The Mushajinji Ritual Dispels Bad Luck & Brings Good Fortune
This is a ritual which not many people have heard of, even the locals. It is called the Mushajinji ritual, which is a military archery ritual held at Kyoto’s Kamigamo Shrine. It is said that the origin of this event started in the imperial court during the Heian period as means to dispel bad luck.
It is a special event where people dressed in traditional attire shoot arrows at a target 1.8 meters wide. By shooting arrows at the target, they are praying for good fortune as well as to repel evil away for the coming year.
Symbols of the Targets & Arrows
The targets are not just any targets that you have seen before. They have the word oni written on the back, which means “demon” or “ogre”. So, as you might have already guessed by now, the targets symbolise misfortune, whereas the arrows act as purifying agents.
The ritual usually takes place in mid-January at 11am in the morning. If you want to be in the front row however, I strongly recommend that you arrive early, probably about an hour earlier. If not, you would have to keep on tip-toeing or go all the way to the back, nearer to the entrance of the shrine where you can’t see what’s happening.
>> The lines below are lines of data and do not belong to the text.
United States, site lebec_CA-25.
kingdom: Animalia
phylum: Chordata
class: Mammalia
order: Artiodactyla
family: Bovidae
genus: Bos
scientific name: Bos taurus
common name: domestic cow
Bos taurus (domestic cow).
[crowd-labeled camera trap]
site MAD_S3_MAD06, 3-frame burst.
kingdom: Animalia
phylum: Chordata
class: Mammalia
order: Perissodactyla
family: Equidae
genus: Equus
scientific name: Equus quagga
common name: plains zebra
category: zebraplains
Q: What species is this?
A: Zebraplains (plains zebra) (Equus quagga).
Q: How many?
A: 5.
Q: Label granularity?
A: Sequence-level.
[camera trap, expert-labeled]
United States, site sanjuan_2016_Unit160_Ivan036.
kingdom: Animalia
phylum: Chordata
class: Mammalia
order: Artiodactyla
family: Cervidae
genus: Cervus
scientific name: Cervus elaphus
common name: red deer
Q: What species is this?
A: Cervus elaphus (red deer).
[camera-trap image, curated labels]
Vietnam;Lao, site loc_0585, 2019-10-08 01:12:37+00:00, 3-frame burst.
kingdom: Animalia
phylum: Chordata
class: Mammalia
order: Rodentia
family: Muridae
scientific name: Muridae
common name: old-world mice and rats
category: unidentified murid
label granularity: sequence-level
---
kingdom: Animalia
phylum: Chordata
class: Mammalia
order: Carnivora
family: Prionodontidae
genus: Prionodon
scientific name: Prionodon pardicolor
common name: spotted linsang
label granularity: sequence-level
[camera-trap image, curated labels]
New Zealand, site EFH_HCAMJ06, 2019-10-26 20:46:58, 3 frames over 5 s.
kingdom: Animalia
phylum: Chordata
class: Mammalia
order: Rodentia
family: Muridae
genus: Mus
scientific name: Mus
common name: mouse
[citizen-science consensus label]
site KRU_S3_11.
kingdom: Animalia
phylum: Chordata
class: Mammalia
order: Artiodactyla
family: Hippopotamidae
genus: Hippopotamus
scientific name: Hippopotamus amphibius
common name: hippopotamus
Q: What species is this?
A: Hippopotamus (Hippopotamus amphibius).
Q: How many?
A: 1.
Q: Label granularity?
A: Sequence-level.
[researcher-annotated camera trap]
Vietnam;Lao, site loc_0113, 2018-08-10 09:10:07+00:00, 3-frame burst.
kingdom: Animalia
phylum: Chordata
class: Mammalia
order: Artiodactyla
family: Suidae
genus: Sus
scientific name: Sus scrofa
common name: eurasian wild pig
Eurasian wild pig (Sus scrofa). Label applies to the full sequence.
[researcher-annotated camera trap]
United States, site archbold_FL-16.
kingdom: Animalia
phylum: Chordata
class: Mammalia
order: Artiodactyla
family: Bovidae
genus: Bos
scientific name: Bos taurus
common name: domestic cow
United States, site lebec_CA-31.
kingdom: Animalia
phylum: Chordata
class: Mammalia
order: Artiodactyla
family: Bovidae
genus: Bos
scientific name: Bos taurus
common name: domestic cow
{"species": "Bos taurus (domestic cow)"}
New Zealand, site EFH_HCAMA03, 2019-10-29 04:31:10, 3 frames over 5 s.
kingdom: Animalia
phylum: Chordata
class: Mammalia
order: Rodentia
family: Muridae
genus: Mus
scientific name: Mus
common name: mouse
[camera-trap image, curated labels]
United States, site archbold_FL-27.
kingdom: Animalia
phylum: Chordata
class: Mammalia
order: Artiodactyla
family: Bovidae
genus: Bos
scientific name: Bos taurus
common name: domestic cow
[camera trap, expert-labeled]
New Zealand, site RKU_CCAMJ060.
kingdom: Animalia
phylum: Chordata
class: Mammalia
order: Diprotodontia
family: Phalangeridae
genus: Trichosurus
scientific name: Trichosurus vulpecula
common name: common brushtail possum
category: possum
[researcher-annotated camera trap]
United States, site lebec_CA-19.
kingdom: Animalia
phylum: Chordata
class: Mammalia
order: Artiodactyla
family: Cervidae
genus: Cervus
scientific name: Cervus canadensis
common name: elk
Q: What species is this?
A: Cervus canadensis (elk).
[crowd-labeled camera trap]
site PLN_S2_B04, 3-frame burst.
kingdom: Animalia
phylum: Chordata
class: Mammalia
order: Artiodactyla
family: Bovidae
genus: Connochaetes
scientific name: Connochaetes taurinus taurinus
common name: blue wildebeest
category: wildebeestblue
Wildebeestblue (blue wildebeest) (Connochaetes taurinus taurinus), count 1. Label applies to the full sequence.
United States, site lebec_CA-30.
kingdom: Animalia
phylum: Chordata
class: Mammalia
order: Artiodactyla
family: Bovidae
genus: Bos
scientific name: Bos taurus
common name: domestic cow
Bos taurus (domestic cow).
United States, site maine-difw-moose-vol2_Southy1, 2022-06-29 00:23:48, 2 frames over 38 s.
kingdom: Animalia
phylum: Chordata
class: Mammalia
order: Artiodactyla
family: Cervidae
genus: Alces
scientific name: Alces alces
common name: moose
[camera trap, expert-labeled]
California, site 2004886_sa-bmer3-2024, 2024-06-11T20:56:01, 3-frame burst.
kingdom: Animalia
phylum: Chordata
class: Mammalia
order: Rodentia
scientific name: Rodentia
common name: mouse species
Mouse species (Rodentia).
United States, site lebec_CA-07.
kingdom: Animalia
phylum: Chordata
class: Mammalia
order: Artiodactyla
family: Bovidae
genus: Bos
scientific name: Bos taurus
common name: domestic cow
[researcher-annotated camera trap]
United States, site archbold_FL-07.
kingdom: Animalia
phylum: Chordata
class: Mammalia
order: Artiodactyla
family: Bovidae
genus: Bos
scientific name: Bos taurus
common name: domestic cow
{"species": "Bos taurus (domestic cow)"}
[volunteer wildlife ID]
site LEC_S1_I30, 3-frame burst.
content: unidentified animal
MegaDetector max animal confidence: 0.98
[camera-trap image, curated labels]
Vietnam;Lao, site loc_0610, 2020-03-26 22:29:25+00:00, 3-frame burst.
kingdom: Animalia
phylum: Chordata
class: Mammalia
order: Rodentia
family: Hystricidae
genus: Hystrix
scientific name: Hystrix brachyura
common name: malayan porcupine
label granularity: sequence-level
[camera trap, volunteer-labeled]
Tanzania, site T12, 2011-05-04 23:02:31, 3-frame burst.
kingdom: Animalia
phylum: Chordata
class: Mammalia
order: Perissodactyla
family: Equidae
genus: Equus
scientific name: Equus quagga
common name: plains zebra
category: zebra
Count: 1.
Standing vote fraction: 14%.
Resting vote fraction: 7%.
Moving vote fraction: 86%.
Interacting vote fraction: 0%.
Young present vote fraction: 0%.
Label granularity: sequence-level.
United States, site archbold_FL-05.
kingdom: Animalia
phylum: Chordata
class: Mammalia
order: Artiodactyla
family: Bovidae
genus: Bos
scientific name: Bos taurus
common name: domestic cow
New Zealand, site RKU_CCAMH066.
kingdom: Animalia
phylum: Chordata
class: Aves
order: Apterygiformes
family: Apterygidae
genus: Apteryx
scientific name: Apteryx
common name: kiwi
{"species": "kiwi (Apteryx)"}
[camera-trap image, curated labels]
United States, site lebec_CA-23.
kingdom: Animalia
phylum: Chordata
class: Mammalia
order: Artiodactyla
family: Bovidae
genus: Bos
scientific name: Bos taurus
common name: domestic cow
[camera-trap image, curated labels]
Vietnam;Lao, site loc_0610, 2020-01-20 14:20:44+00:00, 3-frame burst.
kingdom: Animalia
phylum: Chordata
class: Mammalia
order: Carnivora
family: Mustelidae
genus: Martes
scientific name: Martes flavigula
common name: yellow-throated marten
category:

Anyway, at 11am, you can see a host of men and women in old style court attire assemble in the open grounds on the shrine precincts. Two priests will then officially begin the ceremony by firing special whistling arrows at the targets before the other archers line up to fire off volley after volley.
I have seen it myself and honestly speaking, when my friend first invited me to observe this ritual, I wasn’t quite interested. I thought it’s just a typical archery event, where all I’m going to see is a man with a bow let fly a quiver of arrows.
Everything Was Done to Perfection
But I was wrong. The entire ritual was done to perfection. The archers were very detailed in everything that they did, starting from the beginning when they were preparing to shoot until the act of firing the arrow. It was definitely a sight to see. The elegance, perfection, respect and emotions being put into this ritual was very impressive. I’ve got to say that I was indeed very lucky to have captured all of these elements in my photos. I couldn’t thank my friend enough.
When Will It Be Held This Year?
This year, the Mushajinji ritual will take place on the 16th of January and it starts at 11am. Admission is free. So if you are interested, I recommend you go check it out, and maybe let me know what you think about the event!